Exercise description:
Each line of the data below between the one containing "Schwarzer Faltstuhl aus" and the one containing "Sleek gold curved", both included, is to be repeated exactly. Please omit pictures.

Data to use:
• • • •
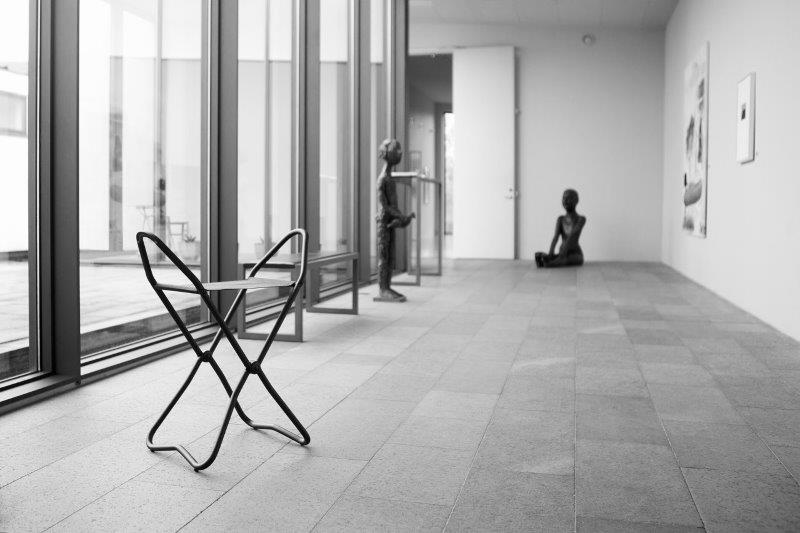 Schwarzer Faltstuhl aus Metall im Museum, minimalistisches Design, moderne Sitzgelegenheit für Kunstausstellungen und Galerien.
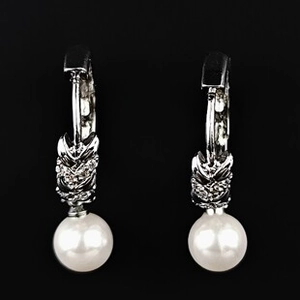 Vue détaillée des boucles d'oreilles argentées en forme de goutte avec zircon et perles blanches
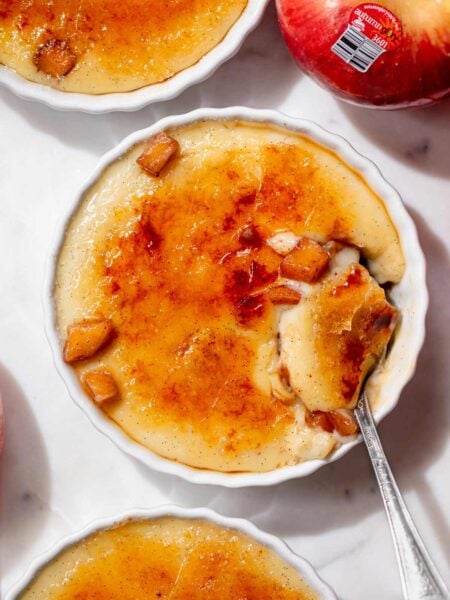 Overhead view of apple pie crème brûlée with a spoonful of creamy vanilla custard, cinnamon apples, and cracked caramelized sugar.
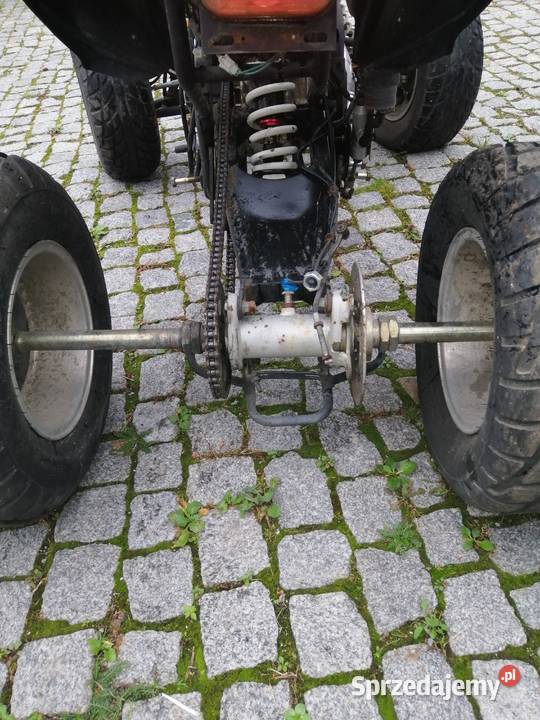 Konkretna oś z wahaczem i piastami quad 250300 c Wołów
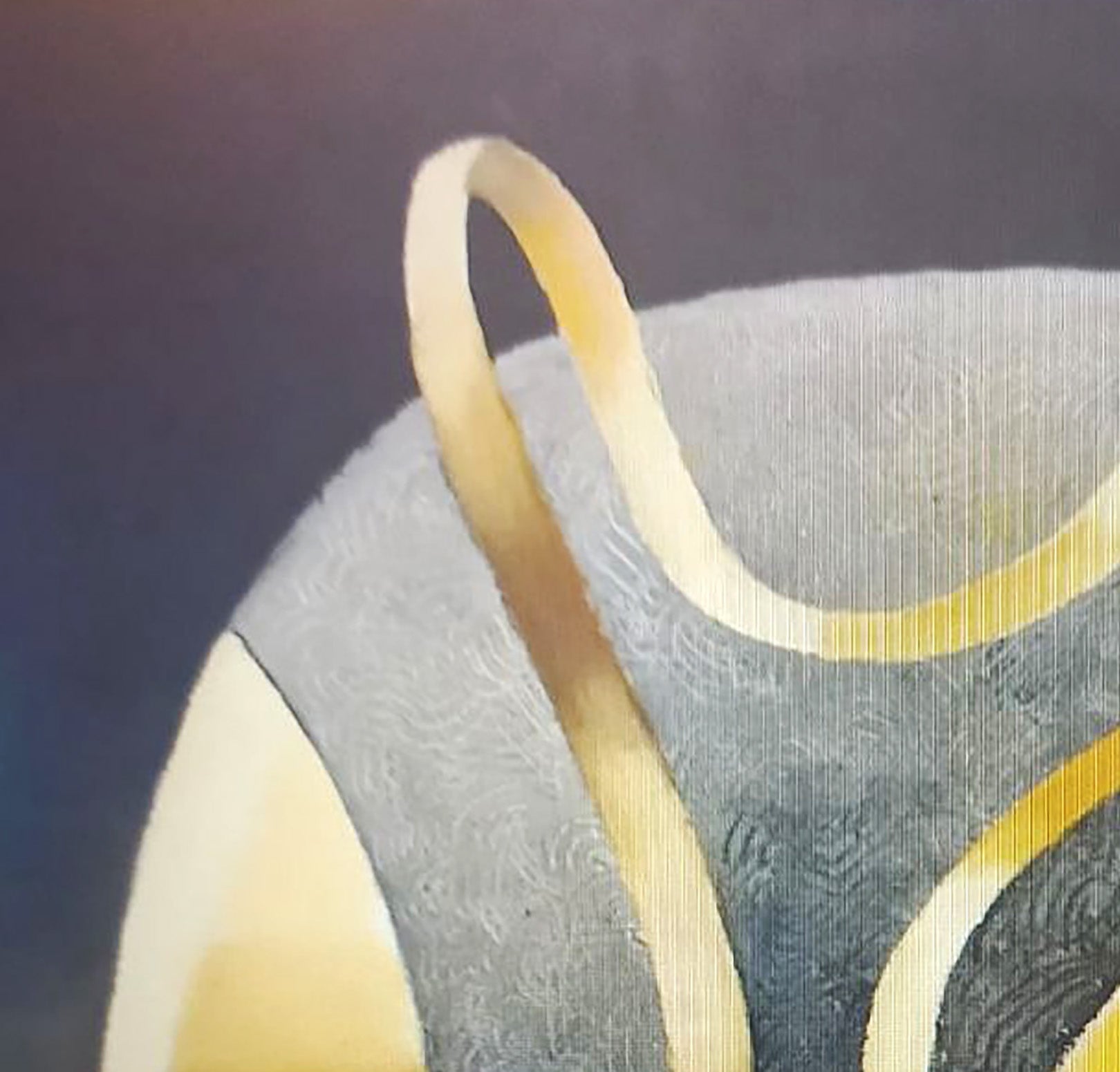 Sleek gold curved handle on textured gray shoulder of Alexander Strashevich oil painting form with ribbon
• • • •
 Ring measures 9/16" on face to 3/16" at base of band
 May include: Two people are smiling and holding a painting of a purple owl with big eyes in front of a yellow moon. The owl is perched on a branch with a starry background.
• • • •
Task answer:
 Schwarzer Faltstuhl aus Metall im Museum, minimalistisches Design, moderne Sitzgelegenheit für Kunstausstellungen und Galerien.
 Vue détaillée des boucles d'oreilles argentées en forme de goutte avec zircon et perles blanches
 Overhead view of apple pie crème brûlée with a spoonful of creamy vanilla custard, cinnamon apples, and cracked caramelized sugar.
 Konkretna oś z wahaczem i piastami quad 250300 c Wołów
 Sleek gold curved handle on textured gray shoulder of Alexander Strashevich oil painting form with ribbon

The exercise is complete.